Yesterday I met with my critique group. It is a highlight of my month when I can meet with them and talk writing. We covered the gamut from the importance of social media to what makes a good query letter. We laughed and shared stories, some of which are most worthy of being put into print. But, most importantly, we shared a common purpose which is to become the best writers we can be.
Critique groups play an important role in the writing process. Getting perspective from a person you can trust helps the writer iron out areas that lack clarity and don’t follow the purpose of the manuscript. Sometimes, it’s as simple as moving paragraphs around and sometimes it’s so complex that the manuscript needs a complete rewrite. Often the writer is too close to see the need for change. We know what we mean and sometimes leave out important details to let the reader see our vision. This is where another critical eye is important.
When looking for a critique group, be specific in your needs and what you have to offer the group. Smaller groups work better than larger groups. In the case of my critique group, we are four writers who all write romantic fiction.
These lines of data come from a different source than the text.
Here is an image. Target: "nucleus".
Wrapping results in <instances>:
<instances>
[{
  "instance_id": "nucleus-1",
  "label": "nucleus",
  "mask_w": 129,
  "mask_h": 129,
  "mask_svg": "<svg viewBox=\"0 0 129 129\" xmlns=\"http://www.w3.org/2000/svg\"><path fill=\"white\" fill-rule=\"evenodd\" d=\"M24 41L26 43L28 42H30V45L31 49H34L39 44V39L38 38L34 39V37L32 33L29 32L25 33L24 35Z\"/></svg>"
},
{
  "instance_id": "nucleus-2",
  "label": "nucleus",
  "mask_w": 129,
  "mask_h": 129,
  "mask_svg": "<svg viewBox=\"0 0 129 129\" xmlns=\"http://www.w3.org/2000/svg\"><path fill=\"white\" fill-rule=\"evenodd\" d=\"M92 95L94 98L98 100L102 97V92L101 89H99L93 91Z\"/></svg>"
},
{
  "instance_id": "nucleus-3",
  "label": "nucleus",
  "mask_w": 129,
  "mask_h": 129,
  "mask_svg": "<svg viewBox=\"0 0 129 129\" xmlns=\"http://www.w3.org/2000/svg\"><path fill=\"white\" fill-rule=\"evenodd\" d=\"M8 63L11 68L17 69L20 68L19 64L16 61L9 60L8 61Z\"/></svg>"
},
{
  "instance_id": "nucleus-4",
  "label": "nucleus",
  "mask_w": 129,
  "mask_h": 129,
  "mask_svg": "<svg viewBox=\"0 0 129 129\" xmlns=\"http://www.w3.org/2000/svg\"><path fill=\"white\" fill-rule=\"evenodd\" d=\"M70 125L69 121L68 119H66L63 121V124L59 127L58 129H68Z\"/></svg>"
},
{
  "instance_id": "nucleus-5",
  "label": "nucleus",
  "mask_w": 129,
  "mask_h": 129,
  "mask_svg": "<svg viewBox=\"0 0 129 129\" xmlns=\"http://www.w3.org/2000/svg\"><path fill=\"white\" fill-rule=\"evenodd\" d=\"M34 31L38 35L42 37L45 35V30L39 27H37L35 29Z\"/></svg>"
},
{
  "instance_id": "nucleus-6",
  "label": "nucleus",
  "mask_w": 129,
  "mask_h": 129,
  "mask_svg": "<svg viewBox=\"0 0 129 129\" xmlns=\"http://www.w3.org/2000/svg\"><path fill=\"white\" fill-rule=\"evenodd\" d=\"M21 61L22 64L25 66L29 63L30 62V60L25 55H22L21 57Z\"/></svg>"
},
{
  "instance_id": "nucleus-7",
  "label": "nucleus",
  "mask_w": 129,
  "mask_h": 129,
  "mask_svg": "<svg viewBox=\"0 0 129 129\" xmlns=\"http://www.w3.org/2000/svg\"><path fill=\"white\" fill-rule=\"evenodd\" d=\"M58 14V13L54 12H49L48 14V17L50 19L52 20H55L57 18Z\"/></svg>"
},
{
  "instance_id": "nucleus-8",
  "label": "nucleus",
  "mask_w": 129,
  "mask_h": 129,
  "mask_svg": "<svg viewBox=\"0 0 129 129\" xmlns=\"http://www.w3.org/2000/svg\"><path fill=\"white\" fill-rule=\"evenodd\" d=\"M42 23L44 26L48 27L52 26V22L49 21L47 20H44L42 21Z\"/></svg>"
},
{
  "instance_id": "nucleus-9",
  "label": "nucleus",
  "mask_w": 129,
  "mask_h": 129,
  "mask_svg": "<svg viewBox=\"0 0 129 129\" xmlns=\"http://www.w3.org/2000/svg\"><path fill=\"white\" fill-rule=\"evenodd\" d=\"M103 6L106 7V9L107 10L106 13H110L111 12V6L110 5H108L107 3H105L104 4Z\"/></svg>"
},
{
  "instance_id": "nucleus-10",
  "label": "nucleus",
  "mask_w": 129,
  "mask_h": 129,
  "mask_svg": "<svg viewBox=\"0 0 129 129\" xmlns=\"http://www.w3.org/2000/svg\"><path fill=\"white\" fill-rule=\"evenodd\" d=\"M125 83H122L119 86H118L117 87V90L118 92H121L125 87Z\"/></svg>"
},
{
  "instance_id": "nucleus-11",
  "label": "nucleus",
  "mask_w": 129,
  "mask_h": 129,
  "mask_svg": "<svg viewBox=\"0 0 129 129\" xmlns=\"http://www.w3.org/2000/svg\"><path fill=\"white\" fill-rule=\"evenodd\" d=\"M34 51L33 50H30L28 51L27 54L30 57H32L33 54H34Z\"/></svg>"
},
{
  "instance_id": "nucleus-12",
Each of us brings something unique to our group. Although none of us are published in book length fiction, we are multi-published authors.
In order to be an effective critique group, trust is vital. I trust these writers to be honest with me. I also trust they will not crucify me personally when critiquing my writing. It never helps a writer when attacked cruelly in a review of his or her work. It is much more effective to get your concerns across through questions and suggestions than through attacks on the writer or her work. Encouragement is an important aspect of your critique group. This is vital whether novice or experienced writer.
I suggest setting up parameters early in the formation of a critique group. If you sense someone in the group who is more interested in building up himself or herself at the expense of the other writers, run, do not walk, but run from that group. It will only lead to frustration and dissatisfaction.
It’s okay for members to be at different levels in their writing. We all have to begin somewhere, and it’s important for the experienced writer to want to help any novice writers.
How does your critique group function? What’s good and bad about your group? What is the size of your group?